After Muhammad's death, Abu Bakr was elected caliph. Aban is one of the few Quraish people who have refrained from the Bay'ah for a few days even after the mass marriage is over in his hands. When Banu Hashim's people take Bay'ah, his objections are removed and he makes a statement. Abu Bakr did not remove any ruler or employee appointed by Muhammad. Aban was also a ruler appointed by Muhammad. Abu Bakr requested Aban to return to his charge. But Aban refused the caliph's request. According to some descriptions, the Aban finally took over as ruler of Yaman at repeated requests.

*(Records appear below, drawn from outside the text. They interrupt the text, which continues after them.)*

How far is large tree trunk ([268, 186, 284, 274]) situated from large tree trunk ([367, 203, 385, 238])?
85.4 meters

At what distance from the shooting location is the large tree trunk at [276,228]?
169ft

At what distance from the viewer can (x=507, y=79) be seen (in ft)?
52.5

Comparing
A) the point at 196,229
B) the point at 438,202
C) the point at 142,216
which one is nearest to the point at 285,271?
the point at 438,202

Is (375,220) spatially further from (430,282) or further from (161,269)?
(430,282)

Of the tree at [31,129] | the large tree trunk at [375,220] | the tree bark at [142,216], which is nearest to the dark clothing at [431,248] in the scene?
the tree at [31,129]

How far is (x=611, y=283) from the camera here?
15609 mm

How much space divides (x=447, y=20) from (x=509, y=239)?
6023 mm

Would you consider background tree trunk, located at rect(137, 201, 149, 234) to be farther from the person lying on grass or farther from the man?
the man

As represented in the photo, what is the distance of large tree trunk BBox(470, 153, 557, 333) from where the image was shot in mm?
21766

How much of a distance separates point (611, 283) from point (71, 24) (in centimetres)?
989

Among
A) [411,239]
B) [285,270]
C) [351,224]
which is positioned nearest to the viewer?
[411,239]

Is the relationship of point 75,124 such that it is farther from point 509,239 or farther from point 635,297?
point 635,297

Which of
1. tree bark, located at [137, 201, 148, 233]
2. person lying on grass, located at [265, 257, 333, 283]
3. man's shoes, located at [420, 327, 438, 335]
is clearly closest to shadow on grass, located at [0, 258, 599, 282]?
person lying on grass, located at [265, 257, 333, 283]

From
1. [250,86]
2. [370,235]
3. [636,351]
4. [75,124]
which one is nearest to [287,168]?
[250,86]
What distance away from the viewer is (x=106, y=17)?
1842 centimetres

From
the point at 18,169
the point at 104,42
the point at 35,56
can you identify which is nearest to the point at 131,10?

Ibn Sa'd explains: When Aban refused the caliph's request, one day Umar said to Aban: He should not have left the workplace without the permission of the imam or the leader. Now he refuses to go back there at his behest. Aban said: By Allah! I will not work for anyone else after the Messenger of Allah. If I had done so, I would have been abu bakr's 'hope' or employee because of his dignity, his advance in Islam, etc. Abu Bakr consulted the companions on who else could be sent to Bahrain. Uthman said: Since Al-Ala al-Hadhrami was there before him, he should be sent there. Omar also said: Let Aban go there again. But Abu Bakr refused to do so. He said: Can I force anyone who says that I will not do any more work after the Messenger of Allah (peace and blessings of Allah be upon him). Then Al-Ala al-Hadhrami appointed as the ruler of Bahrain.

=== Death ===
There are differences among sirat experts about the duration of Aban's death. According to Musa ibn ʿUqba and most genetic experts, he died at the end of Abu Bakr's caliphate in the battle of Ajnadayn on Hijri 13 (that's 634 CE). According to Ibn Ishaq, he died in the Yarmuk war and even according to some others on the day of Marj al-Saffar. Another description reveals that he died on 27 of Hijri during the caliphate of Uthman and under his supervision Zayd ibn Thabit compiled the Ottoman's manuscript. But there is ample reason to think that the first opinion is correct.